The menu focuses on familiar yet elevated, simplistic yet sophisticated flavors. The style is a distillation of Grupe’s years in the business. “Everything about Tempus is designed to bring a sense of what is craveable and comforting,” Grupe says. He hopes that “food without labels,” as he calls it, will create a place where locals become regulars and so called ABC diners (anniversaries, birthdays, celebrations) feel equally at home.
The inaugural menu features a prix-fixe three-course meal for $75 per person, plus tax and gratuity, with wine/cocktail/nonalcoholic pairings available for an extra fee. (Although a departure from Tempus’ original launch plans, the team felt such a Phase 1 plan was the wisest and safest way to achieve its lofty goals for food, service, and hospitality while navigating the ongoing effects of the pandemic. “We dealt with the pandemic; now we have to deal with the fallout,” says Lucido.)
During the first phase, Tempus will seat 32 guests indoors, plus eight at the bar (for drinks only, not dinner to start).
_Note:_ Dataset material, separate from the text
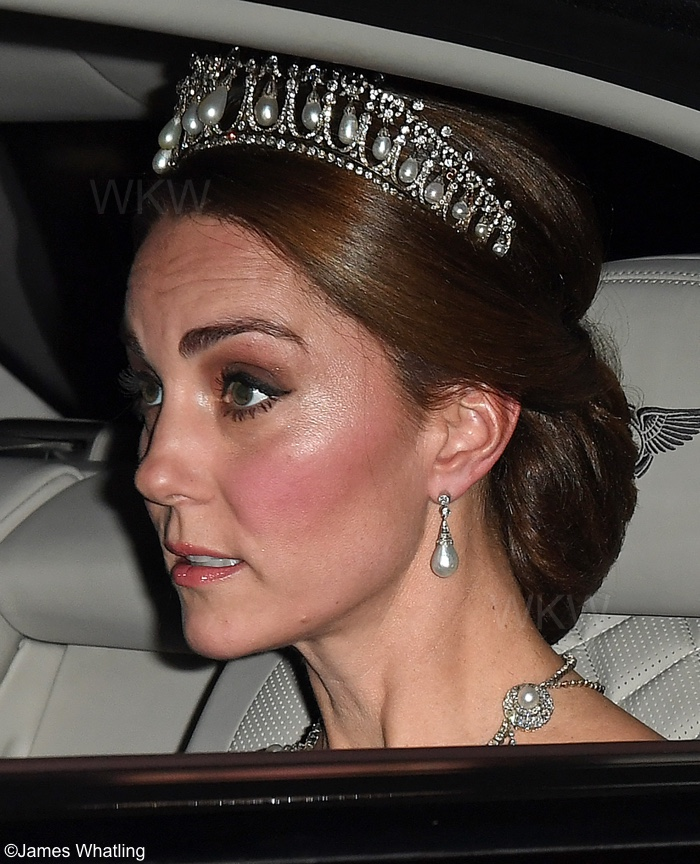 The Duchess dazzled as she arrived at Buckingham Palace for tonight s state  banquet. The evening is in honor of King Willem-Alexander and his wife  Queen ... 22bfabcde875a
All guests (and staff) over 12 years old must show proof of vaccination or a negative COVID-19 test within 72 hours. “We promised a safe space to our staff and guests, so we will be hard and fast on this policy,” Lucido says. (Carryout and limited delivery service is currently on pause but will continue once indoor service gets established, offering an identical menu on an a la carte basis.)
Pre-paid reservations are required and can be made up to 14 days in advance, at which point the respective menu options for that date also come online. Reservations are “transferrable but not refundable,” a relatively new phenomenon that arose partially to prevent guests from making reservations at different restaurants on the same night, often resulting in costly no-shows.
One interesting sidelight is the playlist at Tempus: hip-hop and rock. “The dining experience is meant to be a little more fast-paced than the traditional, and the music reflects that,” Lucido says. “We want to keep the guests—and the employees—engaged and entertained.”
Grupe adds, “As soon as those doors open, we’re hitting the gas…full throttle.”
The doors open November 3. Tempus will begin accepting dining room reservations November 1.